Im Jahr 2006 hatte Wladimir Putin genug. Der Präsident ließ AwtoWAS vom staatlichen Rüstungsgiganten Rosoboronexport übernehmen. Der bisherigen Unternehmensführung wurde fristlos gekündigt. Ein Putin-Kollege aus der DDR, Andrej Belianinow übernahm den Aufsichtsrat und der Spezialist für Kampfflieger Wladimir Artyakow den Vorstand. Beide hatten keine Ahnung vom Autobau, aber sie sorgten für Disziplin und fünf Milliarden Euro frischer Investitionen. Der seit 1998 auch in Togliatti gefertigte viertürige Geländewagen Chevrolet Niva entwickelte sich dennoch nicht zum Erfolg. Der Hinauswurf der Amerikaner von General Motors (GM) löste jedoch nicht das Problem des jahrzehntelangen technologischen Rückstands. Man arbeitet weiter mit Schraubenschlüssel, Muskelkraft nach Augenmaß und machte nach Lust und Laune Pausen. Bei Monatslöhnen von 500 Euro brutto ist die Arbeitsproduktivität zweifellos nicht das entscheidende Moment für die Gewinnträchtigkeit.

Im Zuge der Finanzkrise 2008, als GM und Chrysler zahlungsunfähig wurden, entwickelte sich ein merkwürdiger Rußland-Hype. Price-Waterhouse-Cooper sagte 3,8 Millionen und Ernst & Young fünf Millionen im Jahr 2012 verkaufter Pkws voraus –  mehr als in Deutschland. Tatsächlich hatte sich die Kaufkraft der russischen Mittelschichten seit 2000 dank höherer Ölpreise und Staatsausgaben stark verbessert, und sie motorisierten sich rasch: zuerst mit importierten oder gestohlenen Gebrauchtwagen, meist aus Japan und Deutschland. Als der Kreml 2009 mit 30prozentigen Sonderzöllen die Gebrauchtwagen verteuerte – was Krawalle in Wladiwostok auslöste –, ging die Nachfrage auf importierte Neuwagen über, denn beim Auto hört der Patriotismus auf.

Wer es sich leisten kann, kauft robuste Geländewagen von Toyota, BMW oder Mercedes. Nicht nur die schlechten Straßen und Schotterpisten des Ostens und Nordens legen dies nahe. Es ist auch eine Prestigefrage. Oft wird auf Kredit gekauft oder dann, wenn die Inflation den Warenwert des Rubels bedroht. So stürzten sich denn die ausländischen Hersteller im Krisenjahr 2009 auf den russischen Markt, dem einzigen auf dem sie noch auf Zuwächse hoffen konnten. Der Kreml jedoch zwang sie mit Importzöllen von damals 30 Prozent zur Endfertigung an russischen Standorten.

Aufgaben ->
1 - Gib aus dem Text über die russische Autoindustrie den Abschnitt wortgetreu wieder, der mit "Wer es sich" beginnt und bis einschließlich "an russischen Standorten." reicht.
2 - Prüfe, ob die folgenden Aussagen zum Text über die russische Autoindustrie passen, und antworte jeweils mit Ja oder Nein samt den entscheidenden Worten aus dem Text als wörtlichem Zitat: (a) Die Sonderzölle auf Gebrauchtwagen führten zu Krawallen in Wladiwostok. (b) Belianinow und Artyakow kannten sich gut im Autobau aus. (c) Der Chevrolet Niva wurde ein Erfolg.

Vorliegende Datensätze ->

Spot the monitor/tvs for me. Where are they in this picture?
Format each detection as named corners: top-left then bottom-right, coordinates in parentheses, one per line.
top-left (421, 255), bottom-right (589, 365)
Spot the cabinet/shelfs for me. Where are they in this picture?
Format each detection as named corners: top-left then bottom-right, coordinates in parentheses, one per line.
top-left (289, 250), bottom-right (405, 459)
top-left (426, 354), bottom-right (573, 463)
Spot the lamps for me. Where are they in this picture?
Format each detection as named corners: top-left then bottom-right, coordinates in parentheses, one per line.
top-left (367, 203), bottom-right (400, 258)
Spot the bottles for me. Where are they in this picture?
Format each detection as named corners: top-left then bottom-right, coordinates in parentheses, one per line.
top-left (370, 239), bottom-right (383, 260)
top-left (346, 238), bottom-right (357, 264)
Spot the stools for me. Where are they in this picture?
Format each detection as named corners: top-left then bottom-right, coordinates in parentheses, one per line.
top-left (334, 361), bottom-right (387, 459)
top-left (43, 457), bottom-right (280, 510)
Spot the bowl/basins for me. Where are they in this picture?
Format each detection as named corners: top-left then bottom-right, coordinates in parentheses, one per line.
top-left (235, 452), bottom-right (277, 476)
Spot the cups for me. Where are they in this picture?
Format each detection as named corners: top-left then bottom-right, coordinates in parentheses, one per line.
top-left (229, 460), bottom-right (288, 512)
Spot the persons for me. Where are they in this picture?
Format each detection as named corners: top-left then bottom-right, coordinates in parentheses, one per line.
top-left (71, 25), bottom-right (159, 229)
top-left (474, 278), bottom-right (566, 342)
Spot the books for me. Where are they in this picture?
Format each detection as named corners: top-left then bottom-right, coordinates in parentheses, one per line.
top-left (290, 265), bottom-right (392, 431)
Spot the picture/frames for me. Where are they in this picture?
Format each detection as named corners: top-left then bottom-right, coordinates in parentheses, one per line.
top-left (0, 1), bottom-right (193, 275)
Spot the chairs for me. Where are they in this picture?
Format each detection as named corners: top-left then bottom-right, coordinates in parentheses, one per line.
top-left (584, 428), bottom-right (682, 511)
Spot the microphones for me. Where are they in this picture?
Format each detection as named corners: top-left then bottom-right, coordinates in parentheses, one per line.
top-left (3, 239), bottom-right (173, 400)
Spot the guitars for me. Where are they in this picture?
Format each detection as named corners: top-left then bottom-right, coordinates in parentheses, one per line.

Lösungen ->
1 -
Wer es sich leisten kann, kauft robuste Geländewagen von Toyota, BMW oder Mercedes. Nicht nur die schlechten Straßen und Schotterpisten des Ostens und Nordens legen dies nahe. Es ist auch eine Prestigefrage. Oft wird auf Kredit gekauft oder dann, wenn die Inflation den Warenwert des Rubels bedroht. So stürzten sich denn die ausländischen Hersteller im Krisenjahr 2009 auf den russischen Markt, dem einzigen auf dem sie noch auf Zuwächse hoffen konnten. Der Kreml jedoch zwang sie mit Importzöllen von damals 30 Prozent zur Endfertigung an russischen Standorten.

2 -
(a) Ja: „was Krawalle in Wladiwostok auslöste“
(b) Nein: „Beide hatten keine Ahnung vom Autobau“
(c) Nein: „entwickelte sich dennoch nicht zum Erfolg“